- _Page extract_:
↓↓↓
# Monty Python's Military Fairy sketch



## Holmesy7291 (Aug 26, 2011)

Found at last, the famous Military Fairy sketch performed by those sons of fun, Monty Python! (although it would be more suited to the Navy...)

[video=youtube_share;ol5Dfs7jqFI]http://youtu.be/ol5Dfs7jqFI[/video]

hallucinat


----------



## Drone_pilot (Aug 26, 2011)

Thanks for this, the first time i saw this i PMSL, one of the best.


----------



## Holmesy7291 (Aug 27, 2011)

Yr welcome Droney!  I first saw this when I was about 10 and almost died laughing...I did the same when I found it yesterday. I'd love to see some of our guys performing it on their passing out parade a la 'Stripes'! Wonder if the brass would allow it...?


----------



## Advisor (Aug 30, 2011)

Holmesy7291 said:


> Yr welcome Droney!  I first saw this when I was about 10 and almost died laughing...I did the same when I found it yesterday. I'd love to see some of our guys performing it on their passing out parade a la 'Stripes'! Wonder if the brass would allow it...?


 
Sense of humor? Brass? You can't mention them in the same sentence. If they have a sense of humor, it is surgically removed at the time of commissioning.


----------



## Holmesy7291 (Sep 2, 2011)

Very true...comparable with the words "Military" and "Intelligence"-the worlds greatest oxymoron (with emphasis on the MORON).


----------
↑↑↑
- _Data section_:
↓↓↓
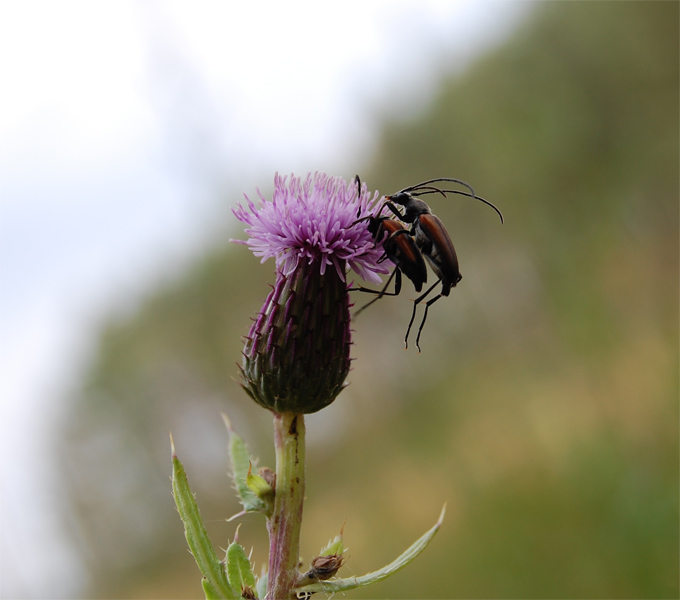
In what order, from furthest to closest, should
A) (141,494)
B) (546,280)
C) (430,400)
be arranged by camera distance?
1. (141,494)
2. (430,400)
3. (546,280)

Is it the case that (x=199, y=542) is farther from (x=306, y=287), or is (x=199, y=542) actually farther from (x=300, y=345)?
(x=306, y=287)

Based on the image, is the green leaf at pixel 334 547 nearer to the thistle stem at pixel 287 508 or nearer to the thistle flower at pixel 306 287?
the thistle stem at pixel 287 508

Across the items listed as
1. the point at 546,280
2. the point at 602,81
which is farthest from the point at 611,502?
the point at 602,81

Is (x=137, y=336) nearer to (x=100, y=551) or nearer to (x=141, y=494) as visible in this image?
(x=141, y=494)

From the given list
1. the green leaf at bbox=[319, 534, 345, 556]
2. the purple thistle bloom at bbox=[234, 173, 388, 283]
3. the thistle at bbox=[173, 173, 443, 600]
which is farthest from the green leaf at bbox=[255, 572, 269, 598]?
the purple thistle bloom at bbox=[234, 173, 388, 283]

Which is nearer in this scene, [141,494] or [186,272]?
[186,272]

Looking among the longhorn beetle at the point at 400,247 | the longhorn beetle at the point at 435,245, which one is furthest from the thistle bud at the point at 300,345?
the longhorn beetle at the point at 435,245

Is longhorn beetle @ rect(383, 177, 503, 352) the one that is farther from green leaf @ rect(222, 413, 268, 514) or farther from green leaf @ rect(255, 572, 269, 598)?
green leaf @ rect(255, 572, 269, 598)
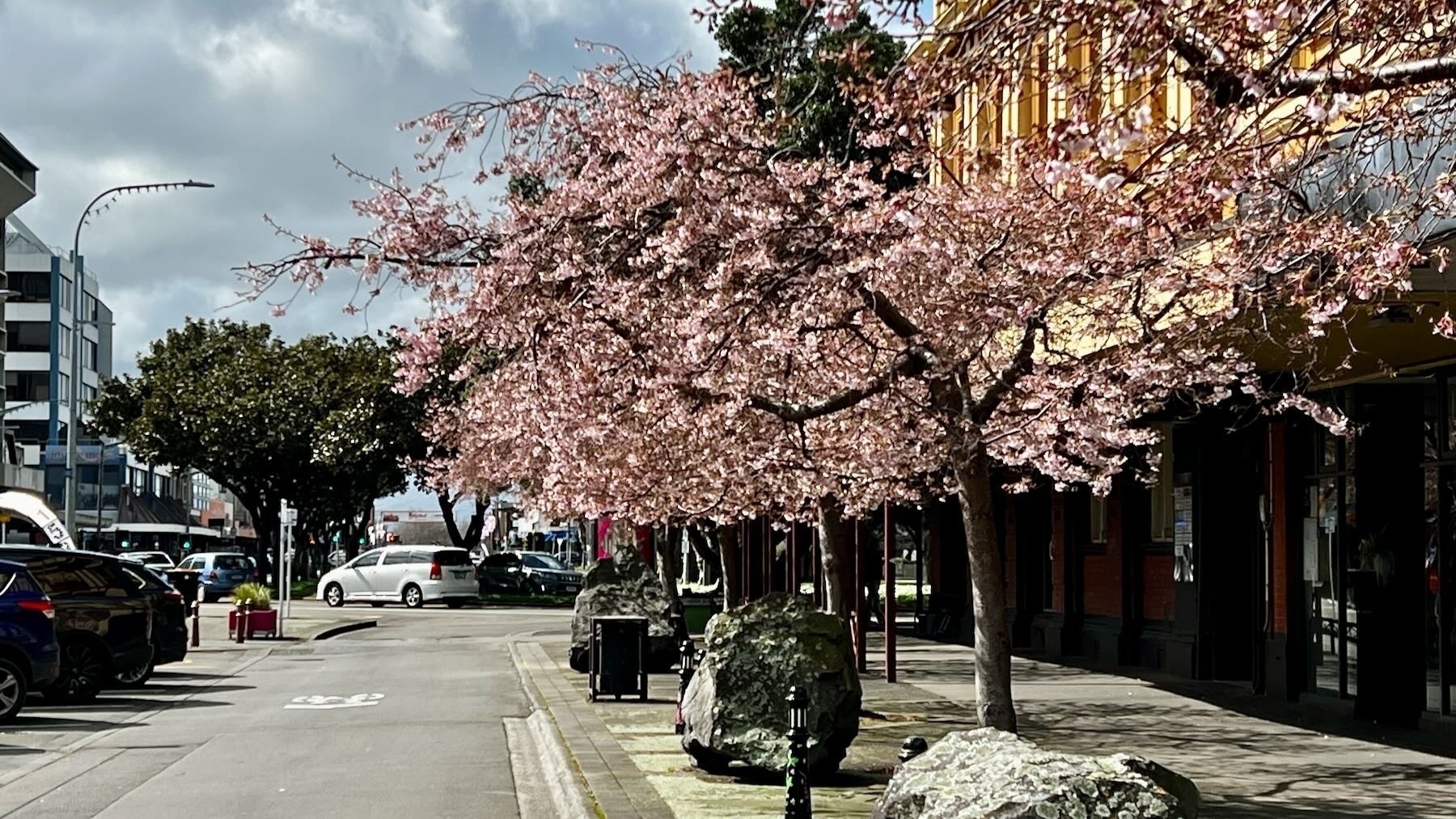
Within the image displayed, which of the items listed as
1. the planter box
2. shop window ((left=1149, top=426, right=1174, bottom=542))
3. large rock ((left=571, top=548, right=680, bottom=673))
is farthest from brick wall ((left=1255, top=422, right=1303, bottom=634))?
the planter box

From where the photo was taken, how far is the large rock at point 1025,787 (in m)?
6.27

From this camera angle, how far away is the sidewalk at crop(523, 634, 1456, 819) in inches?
460

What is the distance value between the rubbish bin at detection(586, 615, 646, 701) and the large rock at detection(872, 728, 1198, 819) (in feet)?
41.1

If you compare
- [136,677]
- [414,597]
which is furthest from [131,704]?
[414,597]

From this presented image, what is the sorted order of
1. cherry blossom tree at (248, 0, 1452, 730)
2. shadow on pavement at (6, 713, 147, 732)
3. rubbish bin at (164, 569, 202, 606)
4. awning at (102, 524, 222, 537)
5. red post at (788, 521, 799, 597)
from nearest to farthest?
1. cherry blossom tree at (248, 0, 1452, 730)
2. shadow on pavement at (6, 713, 147, 732)
3. red post at (788, 521, 799, 597)
4. rubbish bin at (164, 569, 202, 606)
5. awning at (102, 524, 222, 537)

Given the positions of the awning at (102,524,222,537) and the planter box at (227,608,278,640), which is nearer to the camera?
the planter box at (227,608,278,640)

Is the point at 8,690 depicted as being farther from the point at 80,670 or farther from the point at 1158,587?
the point at 1158,587

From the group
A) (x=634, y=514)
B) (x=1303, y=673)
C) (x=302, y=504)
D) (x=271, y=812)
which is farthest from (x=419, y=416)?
(x=271, y=812)

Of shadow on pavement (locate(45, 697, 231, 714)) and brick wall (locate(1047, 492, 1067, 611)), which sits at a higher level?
brick wall (locate(1047, 492, 1067, 611))

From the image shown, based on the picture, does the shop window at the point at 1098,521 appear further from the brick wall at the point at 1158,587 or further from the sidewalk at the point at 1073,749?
the sidewalk at the point at 1073,749

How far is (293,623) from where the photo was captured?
40.5 metres

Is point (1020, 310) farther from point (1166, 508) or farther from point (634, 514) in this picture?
point (1166, 508)

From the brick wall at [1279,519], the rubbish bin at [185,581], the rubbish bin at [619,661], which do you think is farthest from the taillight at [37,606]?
the rubbish bin at [185,581]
↑↑↑
- _What the task asks_: From the Military Fairy thread, extract the passage between "## Holmesy7291 (Aug 27, 2011)" and "(Aug 30, 2011)", inclusive. The listing comes from a separate source unrelated to the Military Fairy thread.

- _The result_:
## Holmesy7291 (Aug 27, 2011)

Yr welcome Droney!  I first saw this when I was about 10 and almost died laughing...I did the same when I found it yesterday. I'd love to see some of our guys performing it on their passing out parade a la 'Stripes'! Wonder if the brass would allow it...?


----------



## Advisor (Aug 30, 2011)